Start of Block

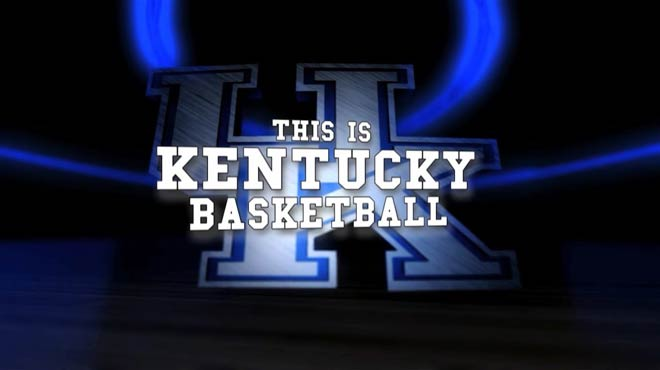 Kentucky Wildcats to win 2018 NCAA men's basketball national championship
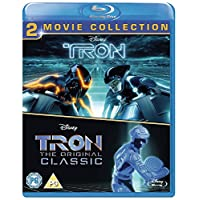 cheap dvds and blu ray tron original tron legacy bd blu ray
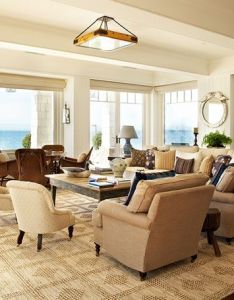 Interior designer decorator malibu california also lorenzo rh pinterest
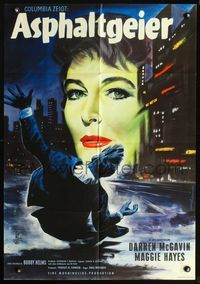 4d065 CASE AGAINST BROOKLYN German poster '58 Margaret Hayes, really cool art of city at night!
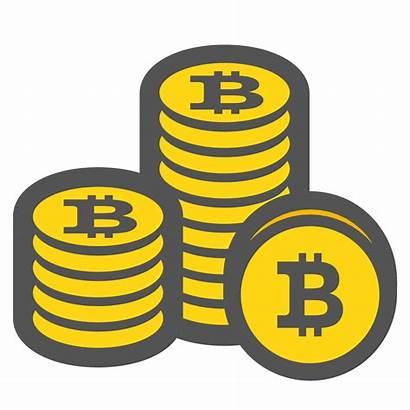 Bitcoin Mining Mine Card Hardware Credit Cryptocurrency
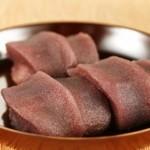 赤福餅の赤福が毎月1日に発売する「朔日餅」を確実に買う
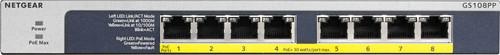 Netgear GS108PP Main Image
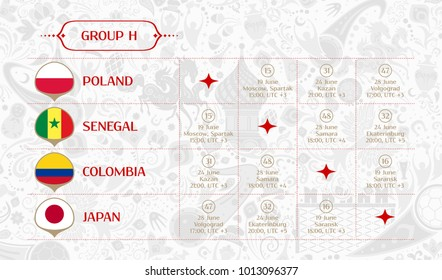 Match schedule group H, flags of countries participating to the international tournament in Russia, date, time & location, traditional russian background 2018 trend, match calendar, vector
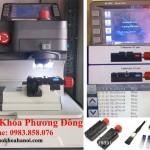 Bán Máy Cắt Chìa Khóa Tự Động CNC XC-007 Master Series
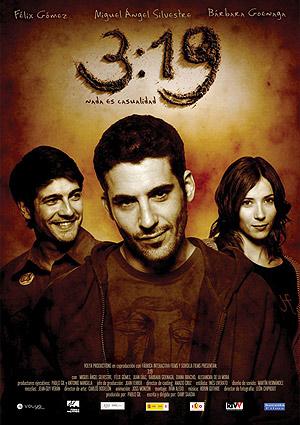 Cartel de la película 3:19, del mexicano Dany Saad.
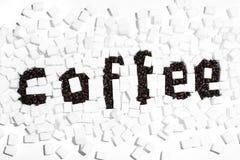 Słowo kawa Obraz Royalty Free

End of Block

_WHAT NEEDS TO BE DONE_
Exact copy, no pictures: reproduce every entry shown above.

_RESULT FOR THIS TASK_
 Kentucky Wildcats to win 2018 NCAA men's basketball national championship
 cheap dvds and blu ray tron original tron legacy bd blu ray
 Interior designer decorator malibu california also lorenzo rh pinterest
 4d065 CASE AGAINST BROOKLYN German poster '58 Margaret Hayes, really cool art of city at night!
 Bitcoin Mining Mine Card Hardware Credit Cryptocurrency
 赤福餅の赤福が毎月1日に発売する「朔日餅」を確実に買う
 Netgear GS108PP Main Image
 Match schedule group H, flags of countries participating to the international tournament in Russia, date, time & location, traditional russian background 2018 trend, match calendar, vector
 Bán Máy Cắt Chìa Khóa Tự Động CNC XC-007 Master Series
 Cartel de la película 3:19, del mexicano Dany Saad.
 Słowo kawa Obraz Royalty Free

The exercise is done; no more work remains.